Paul, who does not have a four-year degree, says the rule will prevent people like him—those from disadvantaged backgrounds and people of color—from taking an alternative path to representing players.
"Requiring a four-year degree accomplishes only one thing — systematically excluding those who come from a world where college is unrealistic," Paul wrote. "Does anyone really believe a four-year degree is what separates an ethical person from a con artist?
"Let’s also be clear that once the NCAA requires a four-year degree for athletes 'testing the waters,' it’s only a matter of time until this idea is socialized, no longer questioned, and then more broadly applied. We all know how this works. Unfair policy is introduced incrementally so people accept it because it only affects a small group. Then the unfair policy quietly evolves into institutional policy. I’m not sure what the technical term is for that because I didn’t finish college but I know it when I see it."

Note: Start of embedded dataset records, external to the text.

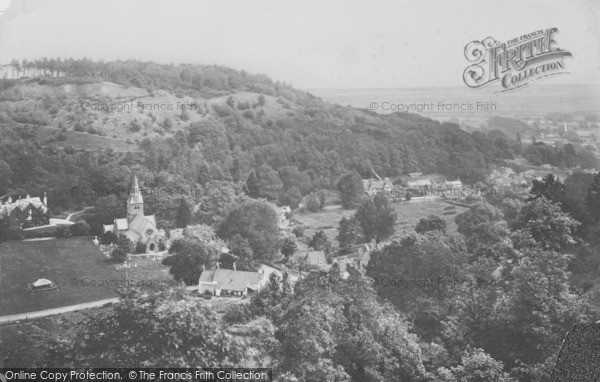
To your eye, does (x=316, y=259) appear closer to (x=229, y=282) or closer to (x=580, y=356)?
(x=229, y=282)

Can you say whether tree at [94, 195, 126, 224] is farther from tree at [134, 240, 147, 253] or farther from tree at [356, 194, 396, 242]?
tree at [356, 194, 396, 242]

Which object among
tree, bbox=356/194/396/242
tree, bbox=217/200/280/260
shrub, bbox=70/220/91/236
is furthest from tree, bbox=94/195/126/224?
tree, bbox=356/194/396/242

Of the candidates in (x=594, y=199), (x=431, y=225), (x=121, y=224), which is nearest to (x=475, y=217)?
(x=431, y=225)

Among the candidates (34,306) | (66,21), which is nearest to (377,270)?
(34,306)

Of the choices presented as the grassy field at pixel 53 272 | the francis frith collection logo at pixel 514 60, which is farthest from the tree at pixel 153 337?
the francis frith collection logo at pixel 514 60

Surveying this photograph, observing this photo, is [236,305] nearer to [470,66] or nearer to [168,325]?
[168,325]

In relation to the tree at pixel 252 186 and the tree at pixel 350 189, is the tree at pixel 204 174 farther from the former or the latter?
the tree at pixel 350 189
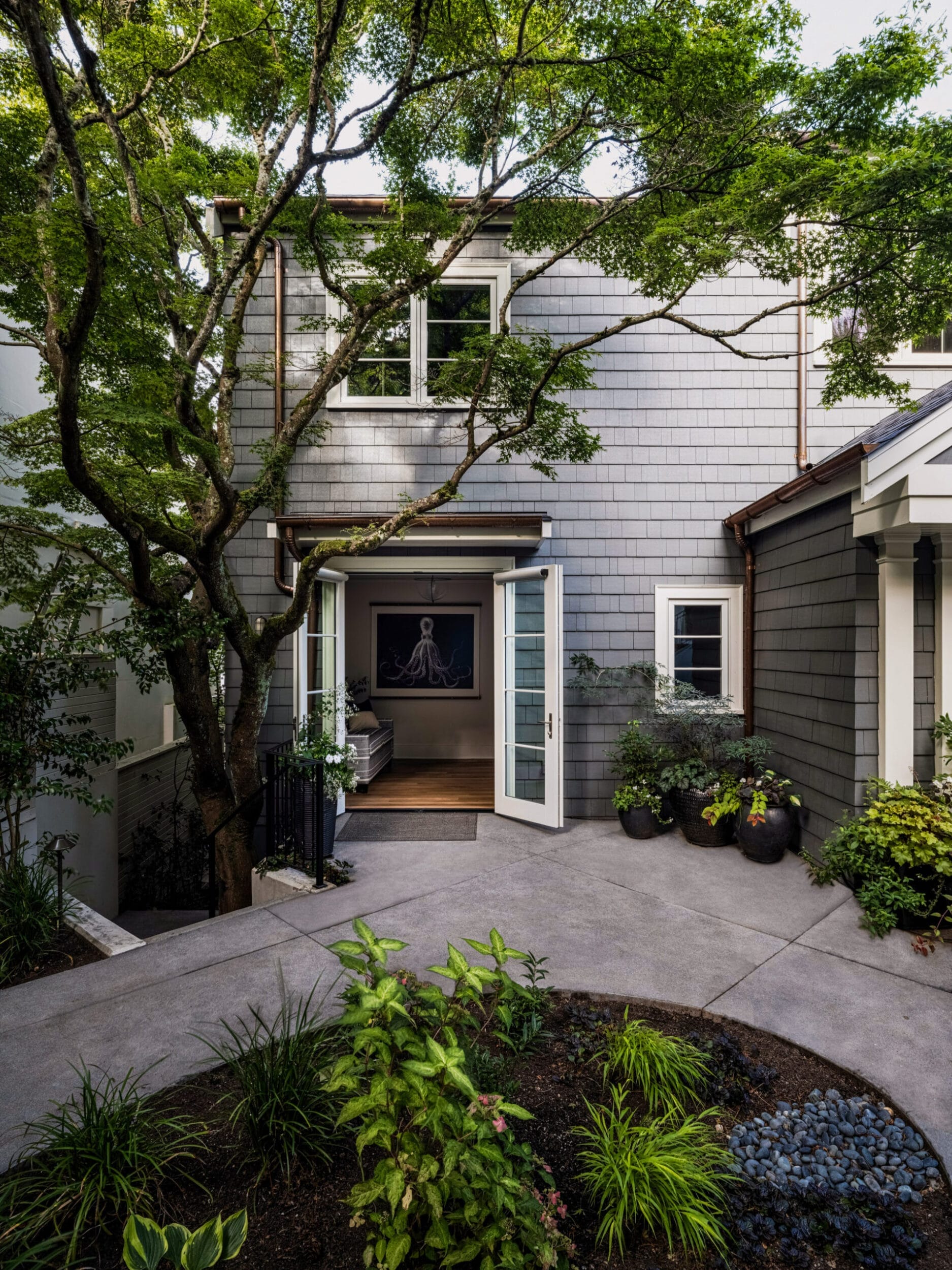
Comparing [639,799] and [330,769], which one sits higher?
[330,769]

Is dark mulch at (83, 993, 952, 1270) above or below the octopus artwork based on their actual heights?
below

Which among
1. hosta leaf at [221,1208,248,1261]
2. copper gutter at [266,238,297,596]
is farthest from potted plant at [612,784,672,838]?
hosta leaf at [221,1208,248,1261]

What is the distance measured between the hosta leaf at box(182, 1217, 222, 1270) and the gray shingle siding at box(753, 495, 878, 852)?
4.00 m

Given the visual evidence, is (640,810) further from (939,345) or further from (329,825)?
(939,345)

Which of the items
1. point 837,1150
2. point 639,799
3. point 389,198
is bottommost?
point 837,1150

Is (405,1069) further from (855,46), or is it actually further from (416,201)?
(855,46)

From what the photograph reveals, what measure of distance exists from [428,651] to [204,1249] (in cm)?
802

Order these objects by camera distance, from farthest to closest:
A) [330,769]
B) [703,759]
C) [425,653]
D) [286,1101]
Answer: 1. [425,653]
2. [703,759]
3. [330,769]
4. [286,1101]

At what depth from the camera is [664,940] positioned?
327 cm

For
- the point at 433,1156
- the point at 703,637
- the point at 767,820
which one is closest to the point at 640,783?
the point at 767,820

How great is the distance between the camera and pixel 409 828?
5.36 metres

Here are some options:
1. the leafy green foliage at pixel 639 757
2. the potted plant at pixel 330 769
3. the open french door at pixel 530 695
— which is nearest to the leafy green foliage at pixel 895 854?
the leafy green foliage at pixel 639 757

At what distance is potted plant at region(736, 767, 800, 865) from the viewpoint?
4.44 meters

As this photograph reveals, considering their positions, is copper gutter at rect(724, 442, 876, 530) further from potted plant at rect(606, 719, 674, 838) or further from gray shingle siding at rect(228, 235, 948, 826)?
potted plant at rect(606, 719, 674, 838)
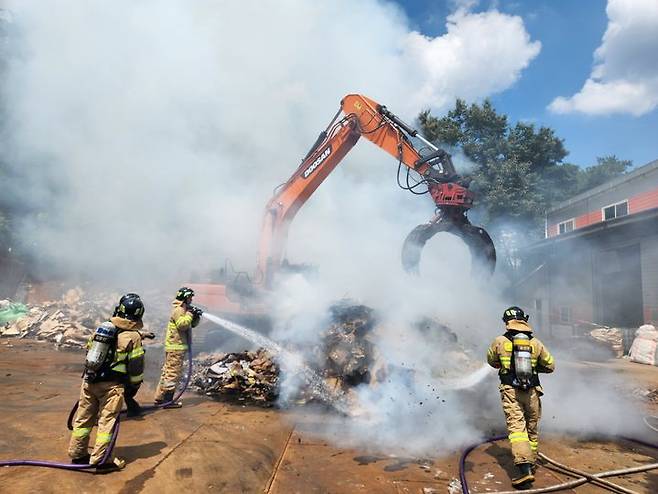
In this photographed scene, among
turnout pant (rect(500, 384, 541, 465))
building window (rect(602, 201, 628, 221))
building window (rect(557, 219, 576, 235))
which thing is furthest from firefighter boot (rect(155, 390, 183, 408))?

Paul, who got his start representing close friend LeBron James, has become one of the more powerful agents in the business. His clients include Anthony Davis, John Wall and Ben Simmons, among others.
Paul said he did not know whether his representation of Darius Bazley played a factor in the new NCAA rule. Bazley chose to forgo college in favor of a $1 million internship at New Balance set up by Paul, which allowed him to train for the 2019 NBA draft, where he was the No. 23 overall pick. Many have speculated the NCAA put that rule in place because of the Bazley situation.
However, the NCAA did make Paul an exception to its new rule, which also forces agents to have three years of experience and complete testing at the NCAA headquarters in Indianapolis. Paul said his concern is for the futures of people like him taking an alternative path.
"Respectfully, how do four years studying sports marketing in a classroom make you more qualified to represent a kid than working at Klutch Sports Group or for an NBA front office; or at any other entrepreneurial business for that matter? All this will do is exclude the agents whose life experience helps them understand the needs of many of these players best," Paul wrote.
The NCAA has said these rules have been put into place for the protection of the student-athletes. Looking at it from Paul's perspective, it's easy to see why he views it as gatekeepers trying to keep him and people like him on the outside.
"No matter what the NCAA does, I want young men and women no matter their color or background to know that this shouldn’t discourage them from aspiring to be in this profession," Paul wrote. "Continue to strive for greatness, the marathon of life will continue."